The conclusion section is lacking in meta analysis and why gitlab. Given the LoE that went into this, gitlab missed an opportunity here. If I were the senior manager on this project, I would want a retrospective on why this was hit in the first place and not as a form of someone to blame, but what about the design, the technology selection, the monitoring, testing, etc. contributed to the outcome we saw.
SubtransControlLock indicates that the query is waiting for PostgreSQL to load subtransaction data from disk into shared memory.
I felt the article fell down for two reasons:
(1) It didn't really articulate the need for transactions in the first place (database integrity).

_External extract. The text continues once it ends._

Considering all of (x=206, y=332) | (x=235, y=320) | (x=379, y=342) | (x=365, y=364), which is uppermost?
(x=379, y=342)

Nor did it discuss the implications on integrity with this change.
(2) It didn't articulate the possibilities of other architectures (pushing to a read cache other than PostgresSQL like Cassandra).
I got the feeling they were really pushing PostgresSQL to its limits in their cluster with their load - and it was time to consider another design.
1) It’s an article talking about optimizing transactions, I think it’s fair to assume prior knowledge about what a transaction is. The author is not responsible for rebuilding the world.
2) They have a very specific, narrow band problem which they solved two ways. What you’re suggesting is several orders of magnitude more work and would likely take years.
I don't think there was sufficient room in the article to cover the value of sub-transactions, let alone transactions as a whole. In this case I think it's fair for it to be assumed knowledge given the contents of the article.
They are definitely not pushing the limits of PostgreSQL as a whole, they just hit an edge case with a not heavily used feature. Sub-transactions aren't overly common in most PostgreSQL workloads I have encountered, especially not coupled with long-running transactions.
Great write-up though! I do hope patches to make the sub-transaction cache configurable land, while it's not something I have ran into it would be a great lever to have if I do.
I don't know what gave you the impression they should consider another design. They hit a buggy corner case that had straightforward workarounds. Suggesting this implies a need to rearchitect their system seems like a drastic overreaction.
It says they had sub-transactions, not what caused them. Nothing in the article gives concrete details on specific code or logic that was contributing to the issue. The entire "Why would you use a SAVEPOINT?" should have been replaced with "Why we were using SAVEPOINT".
Personally, I was hoping for the post to dig into a specific example and explain why transactions were used in the first place (justification) or why removing transactions or sub-transactions had no negative impact on data integrity.